(Passage provided begins)
The figure below shows a screenshot of μC/Probe’s kernel awareness of a test application. The Stack Usage column shows a bar graph of the maximum stack usage at any given time for each task. Although a screenshot was taken, μC/Probe updates and displays this information live so you don’t have to stop the target to view this information as it’s being updated.
Green indicates that the maximum stack usage has been kept below 70%.
Yellow indicates that stack usage is between 70% and 90%.
Red indicates that stack usage has exceeded 90%.
Clearly, the stack for the task that uses 92% should be increased to bring it back below the 70% range. The task stack that is Yellow is the idle task, and, at 77%, it will generally not be an issue unless you add code to the idle task callback function (this depends on the RTOS you use).
Sizing task stacks to prevent overflows
RTOSs and application code often have to disable interrupts when manipulating internal data structures (i.e., critical sections). RTOS developers make every attempt to reduce the interrupt disable time as it impacts the responsiveness of the system to events.
Some RTOSs actually measure the worst-case interrupt disable time on a per-task basis as shown in the μC/Probe screenshot below. This information is invaluable if you are trying to satisfy real-time deadlines.
The amount of time interrupts are disabled greatly depends on the CPU, its clock rate, your application and the RTOS service being invoked. The
task that disables interrupts the longest is highlighted in Red. This allows you to quickly identify potential outliers, especially in large and complex applications.
Displaying maximum interrupt disable times
If the largest interrupt disable time is caused by the RTOS, then you might not be able to do much about it except possibly:
Priority inversion occurs when a low-priority task holds a resource that a high-priority task needs. The problem is aggravated when medium-priority tasks preempt the low-priority task while it holds the resource. The term “priority inversion” refers to the fact that a low priority task acts as if it had a higher priority than the high-priority task, at least when it comes to sharing that resource.
Priority inversions are a problem in real-time systems and occur when using a priority-based preemptive kernel (most RTOSs are preemptive). As
shown in the diagram below, SystemView is used to illustrate a priority-inversion scenario.
App HPT (High Priority Task) has the highest priority
App MPT (Medium Priority Task) has a medium priority
App LPT (Low Priority Task) has the lowest priority
Priority inversion caused when using a semaphore to share a resource
1 - The LPT is the only task that is ready-to-run, so it gets the CPU and acquires asemaphore to gain access to a shared resource.
2 - To simulate the occurrence of a priority inversion, the LPT makes the HPT ready-to-run, and, thus, the RTOS context switches to the HPT.
3 - The HPT makes the MPT ready-to-run but keeps executing because the HPT still has a higher priority.
4 - The HPT needs to access the shared resource and attempts to acquire the semaphore. However, since the semaphore is owned by the LPT, the HPT cannot continue executing, so the RTOS switches to the MPT.
(Passage provided ends)
● **Task A**: In the RTOS passage, what does yellow mean in the Stack Usage column?
● **Task B**: Repeat the part of the RTOS passage starting at "Priority inversions are" and ending at "a higher priority.".
(Information supplied begins)
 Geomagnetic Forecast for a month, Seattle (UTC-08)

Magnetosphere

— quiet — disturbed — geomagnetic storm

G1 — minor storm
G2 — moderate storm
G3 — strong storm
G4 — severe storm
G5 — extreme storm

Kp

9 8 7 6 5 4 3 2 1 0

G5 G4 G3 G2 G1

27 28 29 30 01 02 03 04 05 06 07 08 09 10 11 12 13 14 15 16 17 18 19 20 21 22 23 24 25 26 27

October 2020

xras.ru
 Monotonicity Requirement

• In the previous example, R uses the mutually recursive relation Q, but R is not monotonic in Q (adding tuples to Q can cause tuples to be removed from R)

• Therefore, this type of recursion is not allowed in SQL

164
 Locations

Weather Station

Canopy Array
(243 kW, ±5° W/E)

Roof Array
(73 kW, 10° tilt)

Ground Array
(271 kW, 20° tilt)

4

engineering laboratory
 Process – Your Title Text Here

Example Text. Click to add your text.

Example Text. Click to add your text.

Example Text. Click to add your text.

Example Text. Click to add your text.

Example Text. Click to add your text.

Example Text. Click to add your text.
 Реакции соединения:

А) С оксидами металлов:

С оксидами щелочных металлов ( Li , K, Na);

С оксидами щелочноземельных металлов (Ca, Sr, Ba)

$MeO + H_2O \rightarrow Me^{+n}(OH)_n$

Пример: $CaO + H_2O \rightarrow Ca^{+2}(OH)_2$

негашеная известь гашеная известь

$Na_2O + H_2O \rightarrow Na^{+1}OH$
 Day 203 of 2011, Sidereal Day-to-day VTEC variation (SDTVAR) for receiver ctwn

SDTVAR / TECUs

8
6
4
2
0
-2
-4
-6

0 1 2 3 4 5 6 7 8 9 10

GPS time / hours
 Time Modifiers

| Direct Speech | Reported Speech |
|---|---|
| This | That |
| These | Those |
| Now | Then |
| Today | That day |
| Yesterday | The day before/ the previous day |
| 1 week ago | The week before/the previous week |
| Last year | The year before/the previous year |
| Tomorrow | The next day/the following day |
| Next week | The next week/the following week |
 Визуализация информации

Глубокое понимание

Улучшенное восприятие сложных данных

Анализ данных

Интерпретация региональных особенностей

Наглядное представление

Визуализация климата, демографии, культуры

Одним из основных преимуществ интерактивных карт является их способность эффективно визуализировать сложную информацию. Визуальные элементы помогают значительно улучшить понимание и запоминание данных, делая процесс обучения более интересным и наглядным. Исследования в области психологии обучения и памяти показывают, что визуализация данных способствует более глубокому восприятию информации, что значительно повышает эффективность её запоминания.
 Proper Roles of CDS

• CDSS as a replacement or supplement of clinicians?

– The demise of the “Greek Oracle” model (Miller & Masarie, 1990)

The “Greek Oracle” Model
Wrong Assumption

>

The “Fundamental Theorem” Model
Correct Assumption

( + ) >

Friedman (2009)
(Information supplied ends)
● **Written response A**: Stack usage is between 70% and 90%.

● **Written response B**:
Priority inversions are a problem in real-time systems and occur when using a priority-based preemptive kernel (most RTOSs are preemptive). As
shown in the diagram below, SystemView is used to illustrate a priority-inversion scenario.
App HPT (High Priority Task) has the highest priority
App MPT (Medium Priority Task) has a medium priority
App LPT (Low Priority Task) has the lowest priority
Priority inversion caused when using a semaphore to share a resource
1 - The LPT is the only task that is ready-to-run, so it gets the CPU and acquires asemaphore to gain access to a shared resource.
2 - To simulate the occurrence of a priority inversion, the LPT makes the HPT ready-to-run, and, thus, the RTOS context switches to the HPT.
3 - The HPT makes the MPT ready-to-run but keeps executing because the HPT still has a higher priority.